Data Studios
View all mounted datasets
In your interactive analysis environment, open a new terminal and type ls -la /workspace/data
. This displays all the mounted datasets available in the current studio session.
Data Studio session is stuck in starting
If your studio session doesn't advance from starting status to running status within 30 minutes, and you have access to the AWS Console for your organization, check that the AWS Batch compute environment associated with the data studio session is in the ENABLED state with a VALID status. You can also check the Compute resources settings. Contact your organization's AWS administrator if you don't have access to the AWS Console.
If sufficient compute environment resources are unavailable, Stop the studio session and any others that may be running before trying again. If you have access to the AWS Console for your organization, you can terminate a specific session from the AWS Batch Jobs page (filtering by compute environment queue).
Data Studio session status is errored
The errored status is generally related to issues encountered when creating the studio session resources in the compute environment (e.g., invalid credentials, insufficient permissions, network issues).
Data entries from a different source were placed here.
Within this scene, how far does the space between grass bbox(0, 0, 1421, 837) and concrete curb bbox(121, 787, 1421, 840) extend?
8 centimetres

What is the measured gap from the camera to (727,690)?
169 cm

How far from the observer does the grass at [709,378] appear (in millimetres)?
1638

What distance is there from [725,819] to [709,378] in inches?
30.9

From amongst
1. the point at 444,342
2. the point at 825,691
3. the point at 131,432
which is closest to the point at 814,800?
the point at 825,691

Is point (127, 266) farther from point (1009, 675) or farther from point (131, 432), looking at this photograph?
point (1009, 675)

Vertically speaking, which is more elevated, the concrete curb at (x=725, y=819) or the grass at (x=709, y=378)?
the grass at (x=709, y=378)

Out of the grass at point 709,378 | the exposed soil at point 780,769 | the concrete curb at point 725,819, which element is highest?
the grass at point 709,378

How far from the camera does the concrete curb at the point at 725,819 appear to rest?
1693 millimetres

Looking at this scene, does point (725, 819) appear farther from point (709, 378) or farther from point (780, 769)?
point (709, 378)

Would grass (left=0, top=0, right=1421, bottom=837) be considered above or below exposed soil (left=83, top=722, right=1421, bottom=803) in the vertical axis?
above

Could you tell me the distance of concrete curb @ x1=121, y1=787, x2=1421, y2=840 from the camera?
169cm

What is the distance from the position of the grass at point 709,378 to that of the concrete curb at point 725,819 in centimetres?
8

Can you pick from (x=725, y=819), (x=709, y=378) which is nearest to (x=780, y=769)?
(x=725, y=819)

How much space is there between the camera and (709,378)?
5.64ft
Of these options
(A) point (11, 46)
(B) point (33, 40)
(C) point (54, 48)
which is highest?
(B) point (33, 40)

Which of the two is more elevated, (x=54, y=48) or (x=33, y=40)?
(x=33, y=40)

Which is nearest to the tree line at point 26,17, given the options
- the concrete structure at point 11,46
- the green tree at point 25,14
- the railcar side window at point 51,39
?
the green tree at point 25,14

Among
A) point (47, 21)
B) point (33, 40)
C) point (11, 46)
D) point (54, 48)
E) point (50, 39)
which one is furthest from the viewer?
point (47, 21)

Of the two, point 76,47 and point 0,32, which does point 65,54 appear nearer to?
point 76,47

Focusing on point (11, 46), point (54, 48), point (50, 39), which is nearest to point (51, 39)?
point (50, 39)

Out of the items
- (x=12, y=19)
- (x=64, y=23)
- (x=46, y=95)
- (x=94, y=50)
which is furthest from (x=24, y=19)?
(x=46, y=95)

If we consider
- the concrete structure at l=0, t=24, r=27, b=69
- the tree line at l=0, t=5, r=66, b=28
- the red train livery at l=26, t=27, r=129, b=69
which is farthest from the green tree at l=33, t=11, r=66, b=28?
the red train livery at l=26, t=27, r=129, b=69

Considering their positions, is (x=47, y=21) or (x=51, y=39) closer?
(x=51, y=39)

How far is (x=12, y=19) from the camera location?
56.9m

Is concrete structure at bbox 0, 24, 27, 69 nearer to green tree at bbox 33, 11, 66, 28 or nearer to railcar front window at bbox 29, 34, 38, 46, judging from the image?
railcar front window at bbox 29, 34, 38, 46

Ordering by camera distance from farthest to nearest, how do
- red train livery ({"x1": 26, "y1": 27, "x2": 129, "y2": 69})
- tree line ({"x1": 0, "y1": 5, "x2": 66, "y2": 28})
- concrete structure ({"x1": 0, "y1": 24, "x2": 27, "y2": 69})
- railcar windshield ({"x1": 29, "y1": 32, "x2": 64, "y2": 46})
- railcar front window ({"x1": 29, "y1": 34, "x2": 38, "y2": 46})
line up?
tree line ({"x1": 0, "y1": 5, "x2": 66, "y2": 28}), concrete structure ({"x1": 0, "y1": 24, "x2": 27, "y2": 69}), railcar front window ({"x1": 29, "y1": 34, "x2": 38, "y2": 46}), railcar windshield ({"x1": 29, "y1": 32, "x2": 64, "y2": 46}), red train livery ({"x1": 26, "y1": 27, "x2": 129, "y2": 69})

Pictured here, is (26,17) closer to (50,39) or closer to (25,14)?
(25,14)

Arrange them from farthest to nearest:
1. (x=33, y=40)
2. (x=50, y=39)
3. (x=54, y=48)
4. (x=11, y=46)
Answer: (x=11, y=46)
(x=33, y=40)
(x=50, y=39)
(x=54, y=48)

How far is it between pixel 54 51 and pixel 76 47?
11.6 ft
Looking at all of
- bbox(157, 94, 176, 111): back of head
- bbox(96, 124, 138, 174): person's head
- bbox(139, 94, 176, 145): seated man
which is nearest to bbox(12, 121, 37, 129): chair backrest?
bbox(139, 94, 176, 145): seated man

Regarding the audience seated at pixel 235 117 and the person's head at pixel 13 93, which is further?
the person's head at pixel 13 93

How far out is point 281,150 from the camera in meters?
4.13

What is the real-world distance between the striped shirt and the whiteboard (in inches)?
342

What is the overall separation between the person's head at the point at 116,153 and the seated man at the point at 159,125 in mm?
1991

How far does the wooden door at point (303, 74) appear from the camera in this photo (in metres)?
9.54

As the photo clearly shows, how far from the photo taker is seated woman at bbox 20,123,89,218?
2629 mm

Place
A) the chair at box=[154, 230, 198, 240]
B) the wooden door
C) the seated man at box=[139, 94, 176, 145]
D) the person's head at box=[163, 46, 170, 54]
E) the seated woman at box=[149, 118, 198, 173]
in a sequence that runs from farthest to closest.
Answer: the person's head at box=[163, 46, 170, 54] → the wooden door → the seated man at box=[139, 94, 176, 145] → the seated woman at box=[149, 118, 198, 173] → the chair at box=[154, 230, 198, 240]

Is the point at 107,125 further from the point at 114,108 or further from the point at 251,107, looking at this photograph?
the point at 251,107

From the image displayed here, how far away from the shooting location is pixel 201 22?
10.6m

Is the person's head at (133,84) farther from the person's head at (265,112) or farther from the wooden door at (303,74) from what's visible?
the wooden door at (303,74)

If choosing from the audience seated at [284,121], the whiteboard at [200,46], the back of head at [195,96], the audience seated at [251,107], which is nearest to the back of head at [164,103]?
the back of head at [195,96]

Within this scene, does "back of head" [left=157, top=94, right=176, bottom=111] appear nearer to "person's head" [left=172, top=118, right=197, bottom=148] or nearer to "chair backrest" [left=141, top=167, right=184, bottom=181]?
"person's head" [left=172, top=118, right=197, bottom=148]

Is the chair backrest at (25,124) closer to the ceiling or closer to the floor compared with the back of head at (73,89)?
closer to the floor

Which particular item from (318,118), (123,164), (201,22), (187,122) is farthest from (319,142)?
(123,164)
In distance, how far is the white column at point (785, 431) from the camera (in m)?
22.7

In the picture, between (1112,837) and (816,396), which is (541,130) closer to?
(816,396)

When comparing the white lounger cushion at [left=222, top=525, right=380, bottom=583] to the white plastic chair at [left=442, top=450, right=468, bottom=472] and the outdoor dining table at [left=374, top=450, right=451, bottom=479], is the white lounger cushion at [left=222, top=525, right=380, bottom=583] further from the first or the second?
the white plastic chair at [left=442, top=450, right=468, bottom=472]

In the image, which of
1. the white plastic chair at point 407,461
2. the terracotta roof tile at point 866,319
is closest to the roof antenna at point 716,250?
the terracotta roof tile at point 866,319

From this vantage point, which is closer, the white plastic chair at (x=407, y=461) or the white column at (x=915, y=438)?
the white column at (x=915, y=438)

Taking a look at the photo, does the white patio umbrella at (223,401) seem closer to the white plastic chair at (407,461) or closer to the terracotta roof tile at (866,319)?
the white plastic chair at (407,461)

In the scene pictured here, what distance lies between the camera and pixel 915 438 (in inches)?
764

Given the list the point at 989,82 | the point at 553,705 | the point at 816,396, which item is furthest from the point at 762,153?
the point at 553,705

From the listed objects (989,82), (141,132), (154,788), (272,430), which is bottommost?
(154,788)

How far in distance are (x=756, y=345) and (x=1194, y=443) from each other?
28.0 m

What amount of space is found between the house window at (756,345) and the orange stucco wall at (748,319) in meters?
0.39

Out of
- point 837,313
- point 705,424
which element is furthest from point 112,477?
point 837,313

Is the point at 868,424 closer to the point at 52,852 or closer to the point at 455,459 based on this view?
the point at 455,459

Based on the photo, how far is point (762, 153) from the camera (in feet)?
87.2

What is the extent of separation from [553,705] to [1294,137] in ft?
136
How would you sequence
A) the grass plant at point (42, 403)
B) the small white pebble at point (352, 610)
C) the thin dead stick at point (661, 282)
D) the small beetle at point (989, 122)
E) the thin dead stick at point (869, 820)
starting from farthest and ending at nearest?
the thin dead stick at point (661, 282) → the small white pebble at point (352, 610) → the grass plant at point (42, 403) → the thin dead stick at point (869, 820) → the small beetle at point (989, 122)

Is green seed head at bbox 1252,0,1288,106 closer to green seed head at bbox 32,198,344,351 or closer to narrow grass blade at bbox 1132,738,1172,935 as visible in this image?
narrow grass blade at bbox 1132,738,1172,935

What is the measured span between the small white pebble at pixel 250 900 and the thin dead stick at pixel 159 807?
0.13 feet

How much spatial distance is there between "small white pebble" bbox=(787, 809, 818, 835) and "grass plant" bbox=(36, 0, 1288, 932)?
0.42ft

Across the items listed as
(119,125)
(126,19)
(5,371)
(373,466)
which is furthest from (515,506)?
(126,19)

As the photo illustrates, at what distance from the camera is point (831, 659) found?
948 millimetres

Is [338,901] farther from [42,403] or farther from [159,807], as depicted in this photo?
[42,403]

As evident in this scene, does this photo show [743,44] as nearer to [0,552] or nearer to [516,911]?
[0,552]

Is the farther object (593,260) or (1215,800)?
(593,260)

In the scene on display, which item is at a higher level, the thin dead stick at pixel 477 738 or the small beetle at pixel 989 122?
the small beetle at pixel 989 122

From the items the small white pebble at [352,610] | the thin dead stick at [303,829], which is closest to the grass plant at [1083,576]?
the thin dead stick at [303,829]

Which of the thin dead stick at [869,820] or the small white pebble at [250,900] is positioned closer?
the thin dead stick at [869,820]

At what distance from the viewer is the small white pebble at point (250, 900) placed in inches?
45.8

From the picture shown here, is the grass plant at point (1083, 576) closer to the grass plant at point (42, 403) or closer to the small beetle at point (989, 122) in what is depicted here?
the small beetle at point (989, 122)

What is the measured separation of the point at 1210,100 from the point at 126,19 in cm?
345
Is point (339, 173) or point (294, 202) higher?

It can also be related to insufficient compute resources, which are set in your compute environment configuration. Contact your organization's AWS administrator if you don't have access to the AWS Console. Also contact your Seqera account executive so we can investigate the issue.
Data Studio session can't be stopped
If you're not able to stop a studio session, it's usually because the Batch job running the session failed for some reason. In this case, and if you have access to the AWS Console for your organization, you can stop the session from the compute environment screen. Contact your organization's AWS administrator if you don't have access to the AWS Console. Also contact your Seqera account executive so we can investigate the issue.
Data Studio session performance is poor
A slow or unresponsive studio session may be due to its AWS Batch compute environment being utilized for other jobs, such as running Nextflow pipelines. The compute environment is responsible for scheduling jobs to the available compute resources. Data Studio sessions compete for resources with the Nextflow pipeline head job and Seqera does not currently have an established pattern of precedence.
If you have access to the AWS Console for your organization, check the jobs associated with the AWS Batch compute environment and compare the resources allocated with its Compute resources settings.
Memory allocation of the Data Studio session is exceeded
The running container in the AWS Batch compute environment inherits the memory limits specified by the studio session configuration when adding or starting the session. The kernel then handles the memory as if running natively on Linux. Linux can overcommit memory, leading to possible out-of-memory errors in a container environment. The kernel has protections in place to prevent this, but it can happen, and in this case, the process is killed. This can manifest as a performance lag, killed subprocesses, or at worst, a killed data studio session. Running studio sessions have automated snapshots created every five minutes, so if the running container is killed only those changes made after the prior snapshot creation will be lost.
All datasets are read-only
By default, AWS Batch compute environments that are created with Batch Forge restrict access to S3 to the working directory only, unless additional Allowed S3 Buckets are specified. If the compute environment does not have write access to the mounted dataset, it will be mounted as read-only.